Box Office: $36,108,758


This quirky drama has an interesting pedigree. Written by the underrated Oren Moverman, it also gives Kelly Macdonald a plum lead role. Neither gets the attention they deserve, that goes without saying. That’s something many reviews hit on in their analysis. Variety was one, which said the following:

We should be grateful that it exists, if only because it affords a long-overdue leading role to Kelly Macdonald …

Box Office: $2,029,340

Special Criterion Collection Section

Some Like It Hot

For our one and only new Criterion release this week, we have another all time classic to discuss. “Some Like It Hot” is a Billy Wilder gem, featuring Tony Curtis, Jack Lemmon, and Marilyn Monroe at their best.
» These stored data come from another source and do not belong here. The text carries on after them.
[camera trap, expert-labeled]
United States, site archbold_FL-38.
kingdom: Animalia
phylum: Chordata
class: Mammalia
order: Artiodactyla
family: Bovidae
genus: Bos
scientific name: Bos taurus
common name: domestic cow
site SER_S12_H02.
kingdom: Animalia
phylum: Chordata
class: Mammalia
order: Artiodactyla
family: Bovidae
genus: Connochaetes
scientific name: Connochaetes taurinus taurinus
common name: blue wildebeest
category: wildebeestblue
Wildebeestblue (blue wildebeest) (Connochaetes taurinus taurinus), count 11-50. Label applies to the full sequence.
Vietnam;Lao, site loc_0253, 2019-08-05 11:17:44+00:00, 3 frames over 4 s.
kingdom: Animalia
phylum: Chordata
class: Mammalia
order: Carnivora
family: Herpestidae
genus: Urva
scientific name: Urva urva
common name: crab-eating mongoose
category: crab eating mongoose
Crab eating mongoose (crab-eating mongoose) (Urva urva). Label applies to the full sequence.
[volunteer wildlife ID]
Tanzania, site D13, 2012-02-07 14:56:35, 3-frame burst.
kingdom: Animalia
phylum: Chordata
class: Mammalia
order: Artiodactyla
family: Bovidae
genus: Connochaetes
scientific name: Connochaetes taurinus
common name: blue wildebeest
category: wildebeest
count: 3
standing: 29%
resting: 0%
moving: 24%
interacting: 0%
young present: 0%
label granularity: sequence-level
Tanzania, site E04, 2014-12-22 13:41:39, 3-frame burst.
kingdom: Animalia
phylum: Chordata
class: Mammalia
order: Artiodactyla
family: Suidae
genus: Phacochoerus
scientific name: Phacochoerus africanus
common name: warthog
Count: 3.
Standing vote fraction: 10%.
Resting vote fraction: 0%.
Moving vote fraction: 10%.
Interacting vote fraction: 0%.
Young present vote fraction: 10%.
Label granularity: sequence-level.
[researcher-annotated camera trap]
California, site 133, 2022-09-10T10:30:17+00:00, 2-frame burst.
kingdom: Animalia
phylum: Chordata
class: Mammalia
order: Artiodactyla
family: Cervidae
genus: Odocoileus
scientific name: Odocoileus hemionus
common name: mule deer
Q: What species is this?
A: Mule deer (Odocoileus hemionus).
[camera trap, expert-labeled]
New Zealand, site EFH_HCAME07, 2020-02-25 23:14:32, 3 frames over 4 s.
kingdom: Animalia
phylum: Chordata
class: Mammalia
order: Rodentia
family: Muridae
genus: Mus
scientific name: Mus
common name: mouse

If you haven’t seen this laugh riot yet, you owe it to yourself to rectify that. The Collection doesn’t mince words in their pitch, stating with clarity:

One of the most beloved films of all time, this sizzling masterpiece by Billy Wilder set a new standard for Hollywood comedy.

It’s a must own, plain and simple. Plus, it’s just a tremendously entertaining romp!